Aidan and I carried the two propane tanks over to Chevron, and were met by a little Jamaican man named George. As we sat with him while filling tanks, he asked if Aidan was my son and when I told him he was, he went on and on about how we look so much alike. I told him I have 11 children, and he chuckled at the small family we have and told us he has 32 children. It’s not everyday that I run across someone who has more creatures than I do! He told us that he doesn’t even remember a couple of their mothers and isn’t quite sure how many mothers there are, but was proud to say that he’s never paid a cent in child support. At that point I had a hard time biting my tongue, but somehow managed, and even left him in one piece. What a guy!
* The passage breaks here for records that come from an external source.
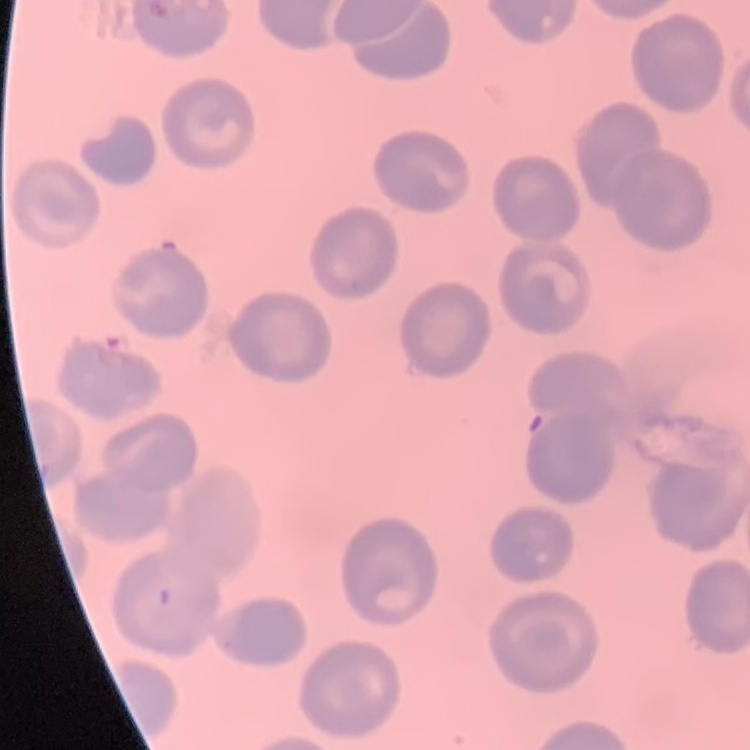
Summary:
  - Erythrocyte morphology: no rouleaux formation
  - Preparation: thin blood smear
  - Image type: one tile cut from a larger photomicrograph
  - Stain: Field's or Giemsa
Report the malaria status of this cell.
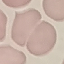
It is uninfected.

{
  "image_type": "cell patch, automatically extracted from a larger field of view and resized to 64 × 64 pixels",
  "capture": "smartphone camera at the microscope eyepiece",
  "preparation": "thin blood smear",
  "stain": "Giemsa"
}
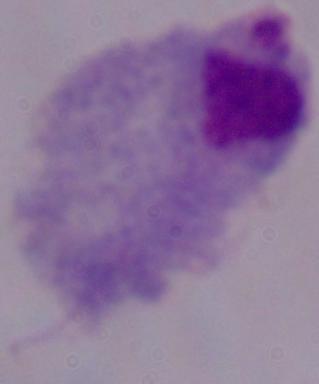
Micrograph. 1000x magnification. A trichomonad is shown.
Name the parasite shown.
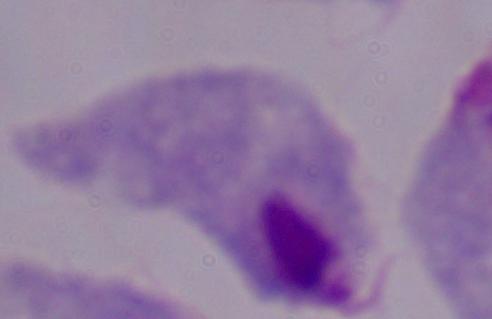
A trichomonad.

Micrograph. Captured at 1000x magnification.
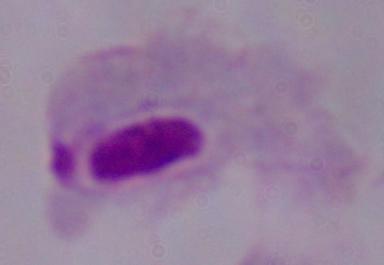

A trichomonad is seen. Micrograph. Captured at 1000x magnification.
Find each parasitized RBC.
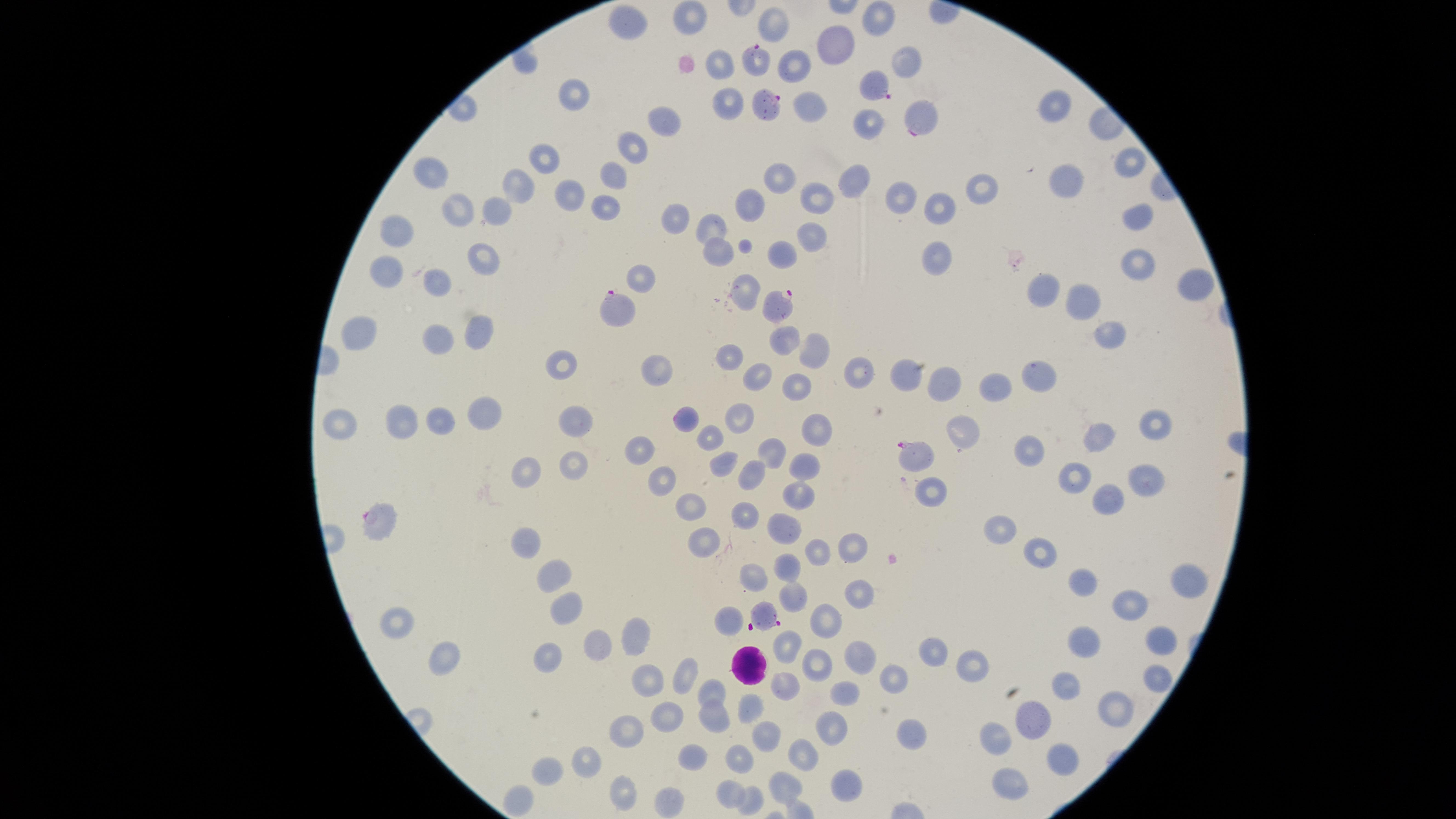

Approximate marker points, in pixels from the top-left corner.
Parasitized RBCs: (x=761, y=63), (x=881, y=90), (x=762, y=104), (x=925, y=121), (x=773, y=304), (x=618, y=306), (x=911, y=454), (x=379, y=519), (x=766, y=613).

Approximate marker points, in pixels from the top-left corner. Uninfected RBCs: (x=688, y=16), (x=883, y=18), (x=627, y=31), (x=836, y=43), (x=907, y=59), (x=794, y=63), (x=720, y=64), (x=577, y=95), (x=728, y=101), (x=810, y=101), (x=1054, y=104), (x=661, y=122), (x=873, y=122), (x=637, y=148), (x=544, y=157), (x=1128, y=161), (x=432, y=172), (x=615, y=174), (x=779, y=175), (x=850, y=175), (x=1065, y=180), (x=978, y=181), (x=523, y=185), (x=568, y=196), (x=821, y=198), (x=599, y=199), (x=900, y=199), (x=752, y=204), (x=503, y=205), (x=937, y=207), (x=458, y=209), (x=1136, y=212), (x=671, y=227), (x=402, y=229), (x=709, y=229), (x=810, y=233), (x=716, y=252), (x=780, y=254), (x=489, y=257), (x=936, y=257), (x=1136, y=260), (x=391, y=271), (x=643, y=276), (x=446, y=284), (x=1050, y=285), (x=1193, y=289), (x=748, y=291), (x=1084, y=302), (x=369, y=331), (x=1110, y=333), (x=441, y=338), (x=473, y=338), (x=779, y=338), (x=815, y=344), (x=733, y=350), (x=566, y=368), (x=906, y=369), (x=1034, y=369), (x=659, y=373), (x=857, y=373), (x=945, y=375), (x=757, y=376), (x=1001, y=378), (x=798, y=381), (x=493, y=414), (x=745, y=414), (x=685, y=418), (x=401, y=421), (x=337, y=423), (x=444, y=423), (x=1153, y=423), (x=576, y=425), (x=963, y=426), (x=816, y=430), (x=708, y=436), (x=1099, y=437), (x=636, y=446), (x=1025, y=449), (x=768, y=454), (x=725, y=460), (x=811, y=463), (x=569, y=464), (x=526, y=472), (x=747, y=474), (x=1078, y=476), (x=1144, y=481), (x=661, y=483), (x=933, y=490), (x=799, y=493), (x=1107, y=498), (x=690, y=507), (x=743, y=515), (x=785, y=521), (x=1004, y=524), (x=530, y=540), (x=706, y=541), (x=858, y=546), (x=1043, y=550), (x=814, y=551), (x=793, y=567), (x=556, y=574), (x=754, y=574), (x=1080, y=578), (x=1183, y=579), (x=853, y=582), (x=793, y=598), (x=1127, y=601), (x=571, y=607), (x=723, y=619), (x=825, y=619), (x=397, y=622), (x=1086, y=634), (x=636, y=636), (x=1159, y=638), (x=787, y=642), (x=601, y=643), (x=939, y=652), (x=863, y=655), (x=551, y=656), (x=445, y=657), (x=816, y=663), (x=976, y=667), (x=684, y=673), (x=895, y=678), (x=1155, y=681), (x=1068, y=682), (x=644, y=683), (x=787, y=685), (x=714, y=692), (x=842, y=694), (x=1116, y=702), (x=757, y=705), (x=667, y=715), (x=715, y=717), (x=1036, y=718), (x=625, y=725), (x=829, y=726), (x=763, y=732), (x=912, y=734), (x=996, y=734), (x=802, y=750), (x=1061, y=756), (x=694, y=759), (x=589, y=760), (x=744, y=761), (x=546, y=770), (x=853, y=777), (x=1007, y=779), (x=783, y=786), (x=733, y=787), (x=617, y=788), (x=756, y=796), (x=517, y=797), (x=670, y=799). WBCs: (x=744, y=662). Photographed with a smartphone camera through the microscope eyepiece. Thin blood film. One field of view of the specimen. Circular visible region. Species: Plasmodium falciparum. Giemsa stain. Image is 1456×819 pixels.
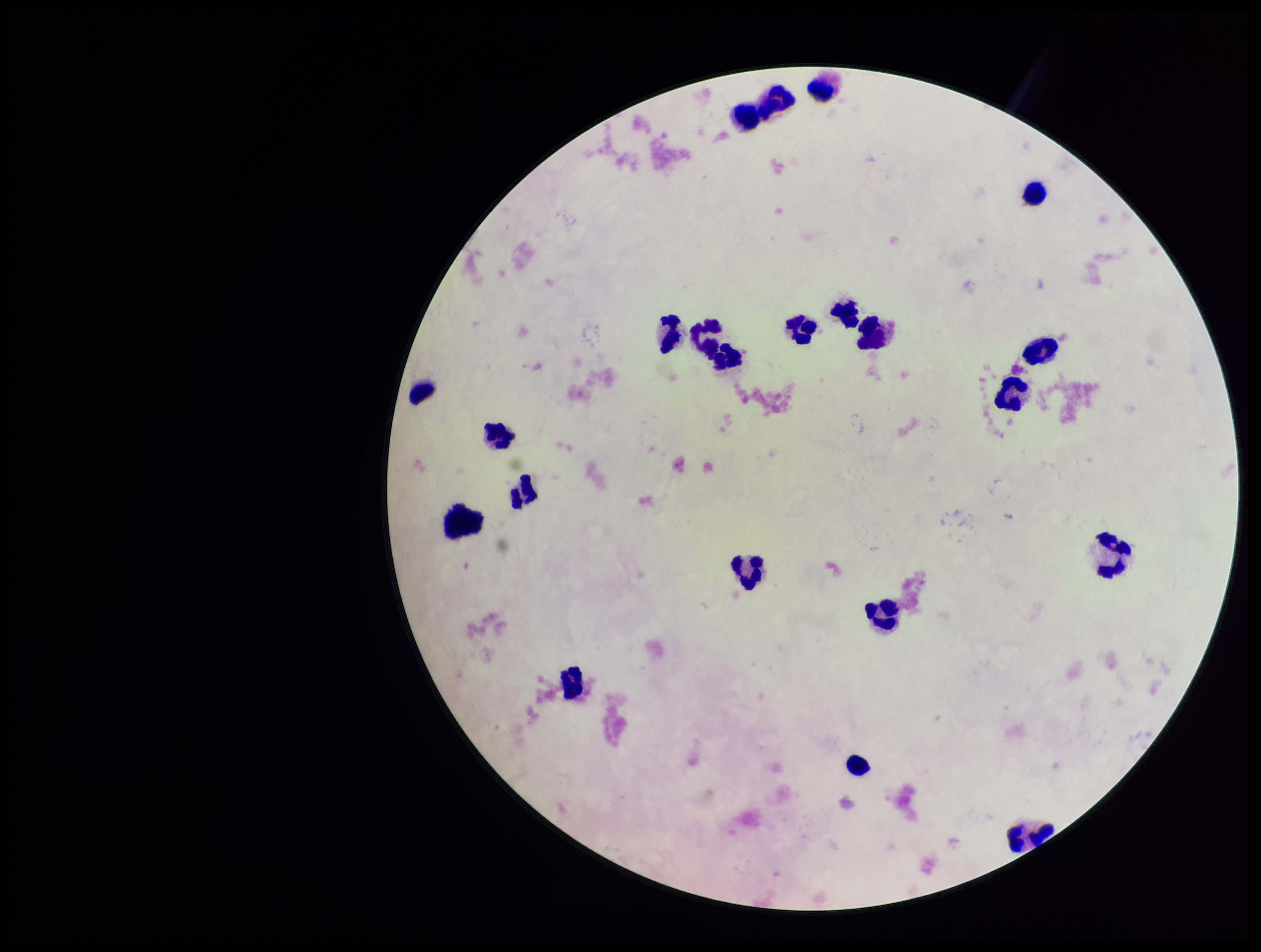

It was Mycah and Aidan’s turn to do laundry, so that’s all taken care of too now. People have asked how we do laundry on a boat. When we are close to a marina or town, we take the dinghy in and do it at the laundromat. If we are out on the ocean or away at anchor, we hand wash the clothes and hang them out to dry. We haven’t tried this yet, but some sailors throw their clothes in a mesh bag, drag it behind the boat for a bit, them bring it on board to rinse with fresh water and hang it up.
Danny has been busy with more projects on Tanda Malaika. He screwed a fishing rod rack into the ceiling of the stern salon. It looks so good, and we won’t have to scrub rust stains from hooks of the deck anymore.
Emma and I spent some time pulling old caulking. Some of it was cracked in places which causes leaking. It was quite the job, but with flat head screwdrivers and knives as our tools, we were successful.
Once it was all removed, I applied marine grade 4000 to patch it all up again.
My hands were covered in a sticky, white mess, but came clean with acetone.
Aside from all these projects, we have continued to have fun. I found a boat named Danny Boy, and Aidan has continued to get some good boarding and tubing in.
We are excited for Jude and my sweet Momma to arrive in about 3 hours, and the plan after that is to leave Marathon early Sunday morning and head to Key Largo. On Monday, Tanda Malaika will be lifted with a sling and her sail drive seals will be replaced. We are praying that that will be all that needs to be done, and then she will be placed back in the water that evening. We’ll hang around for a day or two and slowly make our way to Miami to pick up my sister and brother in law later in the week. Exciting times!